***** TEXT PASSAGE *****
VLERange: a range in between BidirectionalRange and RandomAccessRange

Sun Jan 16 13:20:13 PST 2011

On 2011-01-16 14:29:04 -0500, Andrei Alexandrescu 
<SeeWebsiteForEmail at erdani.org> said:

> On 1/15/11 10:45 PM, Michel Fortin wrote:
>> No doubt it's easier to implement it that way. The problem is that in
>> most cases it won't be used. How many people really know what is a
>> grapheme?
> 
> How many people really should care?

I think the only people who should *not* care are those who have 
validated that the input does not contain any combining code point. If 
you know the input *can't* contain combining code points, then it's 
safe to ignore them.

If we don't make correct Unicode handling the default, someday someone 
is going to ask a developer to fix a problem where his system doesn't 
handle some text correctly. Later that day, he'll come to the 
realization that almost none of his D code and none of the D libraries 
he use handle unicode correctly, and he'll say: can't fix this. His 
peer working on a similar Objective-C program will have a good laugh.

Sure, correct Unicode handling is slower and more complicated to 
implement, but at least you know you'll get the right results.
***** INPUT *****
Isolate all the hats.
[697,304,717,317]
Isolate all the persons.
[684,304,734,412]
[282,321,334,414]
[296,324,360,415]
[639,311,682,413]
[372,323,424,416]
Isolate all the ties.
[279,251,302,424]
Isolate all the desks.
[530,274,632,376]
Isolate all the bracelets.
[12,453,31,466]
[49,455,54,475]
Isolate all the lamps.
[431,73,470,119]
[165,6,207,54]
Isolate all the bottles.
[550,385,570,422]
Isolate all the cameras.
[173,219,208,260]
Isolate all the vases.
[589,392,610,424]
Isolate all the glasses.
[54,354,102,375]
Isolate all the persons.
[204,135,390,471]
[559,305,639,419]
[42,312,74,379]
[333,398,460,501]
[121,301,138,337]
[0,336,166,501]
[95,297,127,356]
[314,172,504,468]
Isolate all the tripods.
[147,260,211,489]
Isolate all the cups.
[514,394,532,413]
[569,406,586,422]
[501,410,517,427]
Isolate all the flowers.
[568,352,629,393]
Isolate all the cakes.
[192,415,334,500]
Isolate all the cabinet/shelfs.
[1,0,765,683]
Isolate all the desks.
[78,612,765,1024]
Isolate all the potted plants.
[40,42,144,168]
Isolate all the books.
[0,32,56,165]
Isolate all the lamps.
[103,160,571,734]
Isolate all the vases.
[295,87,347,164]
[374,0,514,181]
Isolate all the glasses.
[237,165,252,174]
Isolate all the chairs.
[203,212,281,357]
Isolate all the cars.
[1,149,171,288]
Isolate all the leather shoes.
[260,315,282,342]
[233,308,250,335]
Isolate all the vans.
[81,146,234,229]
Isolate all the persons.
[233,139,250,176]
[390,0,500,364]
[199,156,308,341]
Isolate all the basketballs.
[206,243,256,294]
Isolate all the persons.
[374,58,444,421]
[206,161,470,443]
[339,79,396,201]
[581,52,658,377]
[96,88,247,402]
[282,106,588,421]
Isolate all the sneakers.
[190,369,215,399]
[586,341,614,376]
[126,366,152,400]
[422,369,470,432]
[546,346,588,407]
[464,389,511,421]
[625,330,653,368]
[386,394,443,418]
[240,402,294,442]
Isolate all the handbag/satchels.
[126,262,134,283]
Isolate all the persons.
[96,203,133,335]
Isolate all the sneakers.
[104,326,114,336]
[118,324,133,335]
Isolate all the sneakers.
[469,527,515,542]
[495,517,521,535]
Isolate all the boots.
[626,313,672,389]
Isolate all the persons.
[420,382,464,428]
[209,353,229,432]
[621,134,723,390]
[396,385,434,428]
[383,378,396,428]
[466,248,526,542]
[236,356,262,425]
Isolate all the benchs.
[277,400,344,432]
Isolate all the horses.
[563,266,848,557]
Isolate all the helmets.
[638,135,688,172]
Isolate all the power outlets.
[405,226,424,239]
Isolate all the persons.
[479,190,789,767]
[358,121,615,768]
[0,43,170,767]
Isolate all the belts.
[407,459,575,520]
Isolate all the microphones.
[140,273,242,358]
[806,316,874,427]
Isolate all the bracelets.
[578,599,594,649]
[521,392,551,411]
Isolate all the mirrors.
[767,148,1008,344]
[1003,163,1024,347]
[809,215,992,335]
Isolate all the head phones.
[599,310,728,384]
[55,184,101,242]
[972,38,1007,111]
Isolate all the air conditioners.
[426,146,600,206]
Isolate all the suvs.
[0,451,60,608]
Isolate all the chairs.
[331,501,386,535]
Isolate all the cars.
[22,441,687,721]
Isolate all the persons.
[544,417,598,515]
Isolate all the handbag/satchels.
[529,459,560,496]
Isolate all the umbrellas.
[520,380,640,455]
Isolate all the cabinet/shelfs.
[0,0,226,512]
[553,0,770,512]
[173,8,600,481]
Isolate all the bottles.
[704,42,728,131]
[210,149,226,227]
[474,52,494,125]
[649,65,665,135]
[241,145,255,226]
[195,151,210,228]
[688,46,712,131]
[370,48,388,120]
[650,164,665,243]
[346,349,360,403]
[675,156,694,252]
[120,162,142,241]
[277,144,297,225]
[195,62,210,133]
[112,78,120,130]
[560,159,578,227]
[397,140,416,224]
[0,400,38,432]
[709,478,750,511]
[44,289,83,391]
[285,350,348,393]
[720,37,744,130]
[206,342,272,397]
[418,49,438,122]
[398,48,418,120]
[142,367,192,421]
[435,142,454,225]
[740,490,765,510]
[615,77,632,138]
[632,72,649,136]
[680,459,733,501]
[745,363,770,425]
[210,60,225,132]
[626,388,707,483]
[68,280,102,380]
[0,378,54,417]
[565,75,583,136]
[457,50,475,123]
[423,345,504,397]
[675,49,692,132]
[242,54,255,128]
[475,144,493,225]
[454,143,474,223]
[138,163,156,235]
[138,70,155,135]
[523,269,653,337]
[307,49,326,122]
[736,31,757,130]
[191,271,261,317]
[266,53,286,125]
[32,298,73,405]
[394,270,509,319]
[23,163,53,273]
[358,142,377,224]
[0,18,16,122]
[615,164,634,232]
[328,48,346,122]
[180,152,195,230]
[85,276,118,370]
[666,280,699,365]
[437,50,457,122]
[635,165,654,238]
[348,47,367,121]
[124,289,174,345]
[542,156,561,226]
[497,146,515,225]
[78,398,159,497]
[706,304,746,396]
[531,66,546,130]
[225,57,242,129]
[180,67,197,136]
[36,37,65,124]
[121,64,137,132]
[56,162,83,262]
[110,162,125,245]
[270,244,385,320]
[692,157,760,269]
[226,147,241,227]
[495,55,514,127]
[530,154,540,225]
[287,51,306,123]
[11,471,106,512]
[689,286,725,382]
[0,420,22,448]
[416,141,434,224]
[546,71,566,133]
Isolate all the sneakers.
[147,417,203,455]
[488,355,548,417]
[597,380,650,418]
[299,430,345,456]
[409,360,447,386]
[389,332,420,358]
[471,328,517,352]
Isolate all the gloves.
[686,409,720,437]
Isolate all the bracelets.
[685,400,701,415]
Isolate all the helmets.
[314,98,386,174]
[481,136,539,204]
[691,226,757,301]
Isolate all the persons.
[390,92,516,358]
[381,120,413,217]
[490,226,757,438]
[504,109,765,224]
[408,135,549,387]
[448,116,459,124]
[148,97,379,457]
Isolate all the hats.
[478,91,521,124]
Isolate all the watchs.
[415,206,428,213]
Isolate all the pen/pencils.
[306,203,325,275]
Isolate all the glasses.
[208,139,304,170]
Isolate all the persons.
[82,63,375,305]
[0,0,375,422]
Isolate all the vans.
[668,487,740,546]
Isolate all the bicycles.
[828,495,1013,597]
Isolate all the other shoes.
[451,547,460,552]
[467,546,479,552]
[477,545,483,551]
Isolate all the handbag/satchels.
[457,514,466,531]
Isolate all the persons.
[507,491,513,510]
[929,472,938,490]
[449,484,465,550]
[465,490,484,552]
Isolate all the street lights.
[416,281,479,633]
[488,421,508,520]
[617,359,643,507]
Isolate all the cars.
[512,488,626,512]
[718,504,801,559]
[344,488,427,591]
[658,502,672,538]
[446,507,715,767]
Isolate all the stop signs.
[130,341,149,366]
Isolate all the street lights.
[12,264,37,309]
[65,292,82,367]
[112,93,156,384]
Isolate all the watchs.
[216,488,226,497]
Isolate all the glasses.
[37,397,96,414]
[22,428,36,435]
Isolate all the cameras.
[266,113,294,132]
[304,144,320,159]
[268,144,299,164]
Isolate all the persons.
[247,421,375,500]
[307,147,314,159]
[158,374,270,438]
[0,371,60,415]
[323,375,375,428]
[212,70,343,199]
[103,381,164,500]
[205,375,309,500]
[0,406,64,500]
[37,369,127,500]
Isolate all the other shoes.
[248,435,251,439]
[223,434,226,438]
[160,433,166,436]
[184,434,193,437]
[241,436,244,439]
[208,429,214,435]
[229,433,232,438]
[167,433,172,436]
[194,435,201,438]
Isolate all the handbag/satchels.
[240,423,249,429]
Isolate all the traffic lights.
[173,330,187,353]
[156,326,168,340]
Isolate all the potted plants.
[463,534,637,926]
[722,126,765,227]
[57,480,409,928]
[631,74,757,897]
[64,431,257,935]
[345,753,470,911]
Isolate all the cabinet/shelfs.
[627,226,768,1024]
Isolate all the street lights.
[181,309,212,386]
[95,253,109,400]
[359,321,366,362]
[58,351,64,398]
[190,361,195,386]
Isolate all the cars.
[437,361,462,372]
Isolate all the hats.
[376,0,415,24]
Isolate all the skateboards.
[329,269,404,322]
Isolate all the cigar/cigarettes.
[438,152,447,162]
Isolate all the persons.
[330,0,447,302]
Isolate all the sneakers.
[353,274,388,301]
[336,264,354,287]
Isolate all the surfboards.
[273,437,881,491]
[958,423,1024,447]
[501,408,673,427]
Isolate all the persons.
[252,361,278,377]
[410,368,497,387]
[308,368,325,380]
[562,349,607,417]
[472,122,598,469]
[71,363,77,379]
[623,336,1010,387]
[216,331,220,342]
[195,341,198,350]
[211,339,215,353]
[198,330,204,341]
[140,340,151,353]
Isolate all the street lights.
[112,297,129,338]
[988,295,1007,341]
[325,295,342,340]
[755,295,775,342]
*****
STATED GOAL 1 ▸
Rewrite the post on Unicode handling, starting with "I think the" and going on through "the right results.", with "Objective-C" changed to "Swift".
STATED GOAL 2 ▸
Copy the records starting with the line with "Isolate all the microphones." and going on through the line with "[331,501,386,535]".
The records have no connection to the text.

WRITTEN REPLY 1 ▸
I think the only people who should *not* care are those who have 
validated that the input does not contain any combining code point. If 
you know the input *can't* contain combining code points, then it's 
safe to ignore them.

If we don't make correct Unicode handling the default, someday someone 
is going to ask a developer to fix a problem where his system doesn't 
handle some text correctly. Later that day, he'll come to the 
realization that almost none of his D code and none of the D libraries 
he use handle unicode correctly, and he'll say: can't fix this. His 
peer working on a similar Swift program will have a good laugh.

Sure, correct Unicode handling is slower and more complicated to 
implement, but at least you know you'll get the right results.

WRITTEN REPLY 2 ▸
Isolate all the microphones.
[140,273,242,358]
[806,316,874,427]
Isolate all the bracelets.
[578,599,594,649]
[521,392,551,411]
Isolate all the mirrors.
[767,148,1008,344]
[1003,163,1024,347]
[809,215,992,335]
Isolate all the head phones.
[599,310,728,384]
[55,184,101,242]
[972,38,1007,111]
Isolate all the air conditioners.
[426,146,600,206]
Isolate all the suvs.
[0,451,60,608]
Isolate all the chairs.
[331,501,386,535]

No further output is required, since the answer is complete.